The second stage of the excavation began as I-beams continued to be welded into place, with the Komatsu excavating to a depth of 17 feet. As the depth was finished in one section, the five sets of Mega Brace struts were pressurized with a gasoline-powered pump. United Rentals Trench Safety imported the Mega Brace system from England, where it was originally developed as a time- and space-saving solution for urban excavations in close quarters.
In total, United Rentals Trench Safety provided the steel I-beams, steel plates, hydraulic Mega Brace struts and engineering to build a 90-foot long by 35-foot wide by 16-foot deep beam and plate shoring system with the ability to pressurize, de-pressurize and re-pressurize hydraulic Mega Brace struts to facilitate the installation of precast concrete tank sections.
With the shoring system in place, concrete crews constructed forms for the two-foot thick floor to support the holding tank. The concrete floor was poured and cured. After the required curing time, the forms were stripped and concrete seal applied, and it was time for the precast concrete tank sections to be set.
Ten pre-cast tank sections with a maximum weight of 25.6 tons per section were set in place by a 220-ton crane. As sections were added, the Mega Brace struts were repositioned in five pre-engineered sequences to create space for new tank sections, while at the same time keeping the shoring system safe. The total capacity of the storage tank is 10,940 cubic feet.
With the tank in place, crews sealed joints of the sections and the concrete floor.

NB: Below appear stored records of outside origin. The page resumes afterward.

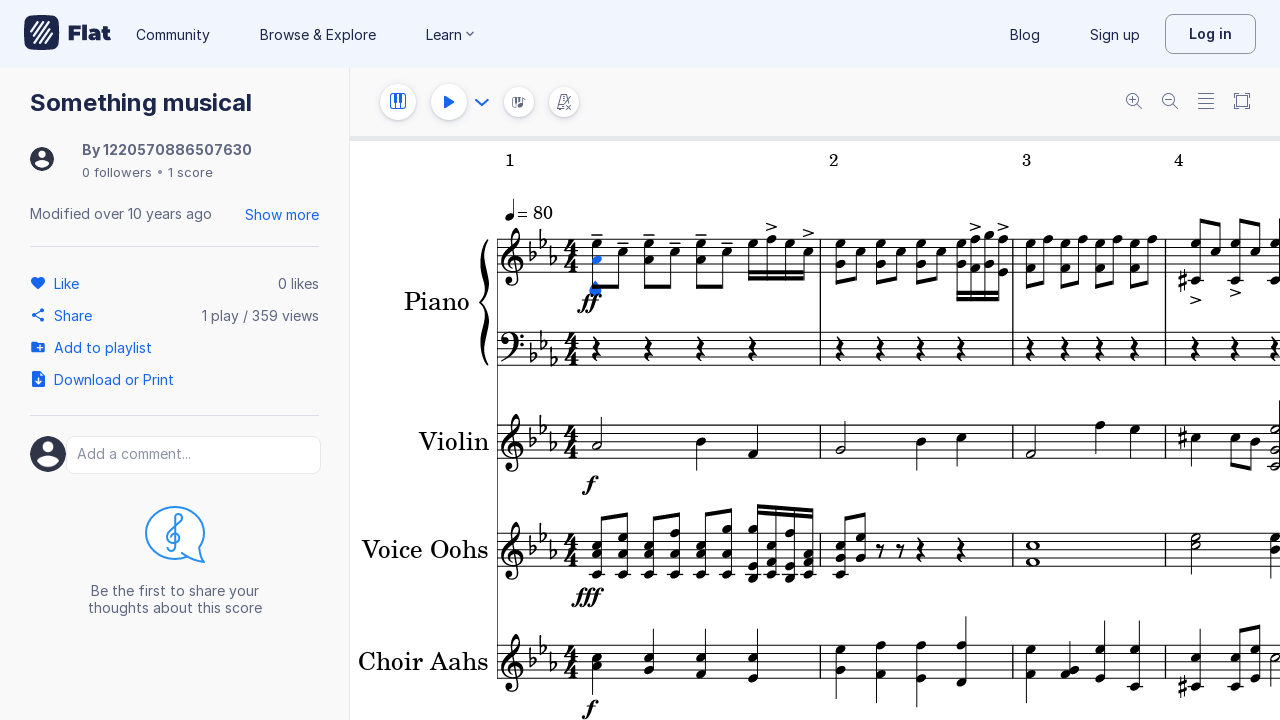

--- FILE ---
content_type: text/plain; charset=UTF-8
request_url: https://api-push.flat.io/socket.io/?access_token=undefined&EIO=4&transport=polling&t=ziuw398m
body_size: 104
content:
0{"sid":"ZsKiizYLP_rJU55sAAtU","upgrades":["websocket"],"pingInterval":25000,"pingTimeout":20000,"maxPayload":1000000}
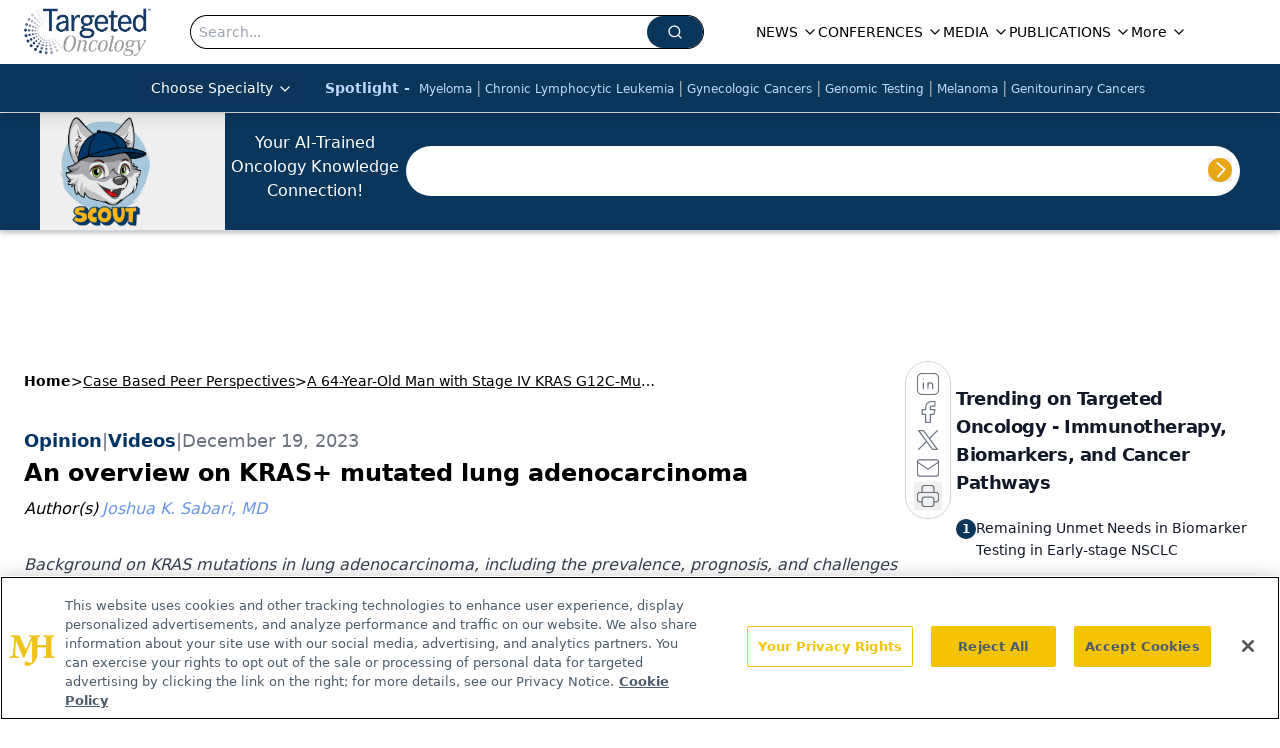

--- FILE ---
content_type: text/html; charset=utf-8
request_url: https://www.google.com/recaptcha/api2/aframe
body_size: 181
content:
<!DOCTYPE HTML><html><head><meta http-equiv="content-type" content="text/html; charset=UTF-8"></head><body><script nonce="1wuv4R4eacZGIzlb3VUphg">/** Anti-fraud and anti-abuse applications only. See google.com/recaptcha */ try{var clients={'sodar':'https://pagead2.googlesyndication.com/pagead/sodar?'};window.addEventListener("message",function(a){try{if(a.source===window.parent){var b=JSON.parse(a.data);var c=clients[b['id']];if(c){var d=document.createElement('img');d.src=c+b['params']+'&rc='+(localStorage.getItem("rc::a")?sessionStorage.getItem("rc::b"):"");window.document.body.appendChild(d);sessionStorage.setItem("rc::e",parseInt(sessionStorage.getItem("rc::e")||0)+1);localStorage.setItem("rc::h",'1768592525227');}}}catch(b){}});window.parent.postMessage("_grecaptcha_ready", "*");}catch(b){}</script></body></html>

--- FILE ---
content_type: text/plain; charset=utf-8
request_url: https://fp.targetedonc.com/TAlBl/S-sO8a/tyAvx4j/iQ?q=vnFC4dZv8NpwPrIAgVP2
body_size: -57
content:
dtJURTsYvQye1m5LczyWXVJsoP+No2nbgibCgMcrdU92ax/hnyPj+x1wfFy/tGrIKFc2nqzUfWtetX6GlklPgBNsUJYgXw==

--- FILE ---
content_type: application/javascript
request_url: https://api.lightboxcdn.com/z9gd/43414/www.targetedonc.com/jsonp/z?cb=1768592517465&dre=l&callback=jQuery112408073329465017776_1768592517445&_=1768592517446
body_size: 1016
content:
jQuery112408073329465017776_1768592517445({"success":true,"response":"N4IgLgziBcCMDsA2AHAVgJwCZUOQFlQBoQIBXAY3IFMIpowAnUq4hgQwDsATGZNABkTEA5lQD2MUOTEcwASw5VZAfWlcqMEADkAgiGIAvOQAc1G6CDwBmTLFT6QAGxnC5YUupgBaZFYB0.[base64].ELU2BTAIK.hMgBukq4koAZpLjICQmw0iUxBqwMj9VQACqpYxUakAJTEtzEYCZEElDDVpKoktuaoAjiSDNSAEKOBSYpnkDgCrm3Njc5bc8gkjjU87LBhiMJMsDexyU8iSthsSXCSWpal68idEoRqiU5be.23dVcLjc30i0XkPNcDVk4yUrjUgAiNExYDExhZCYLXCTXCjtzklK9J25AA8ScZvZiBXXbkm5JLlrL-KNUH54BG28jJeR-eRd45JaRtfr5FSAJLqWRyDVAzYZEpLVbgMAVeTYXlfULbljE7LgE0xWl6UZCMKTYYRqS8XEgA___","dre":"l"});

The excavation then was backfilled to the level of the horizontal walers. Next the Mega Brace was removed using pumps to de-pressurize the struts, which were lifted out with a bridle. The welds from the horizontal walers to vertical I-beams were cut. Finally, the shoring system’s 20 by eight-foot steel plates were lifted out by a Komatsu excavator. After the removal of all the steel shoring I-beam and steel plates, and hydraulic rams, backfilling was completed and access hatches installed.
To make the excavation, install the shoring system, pour the concrete floor, construct the large holding tank, fill the excavation and remove shoring components required an amazingly short period of time.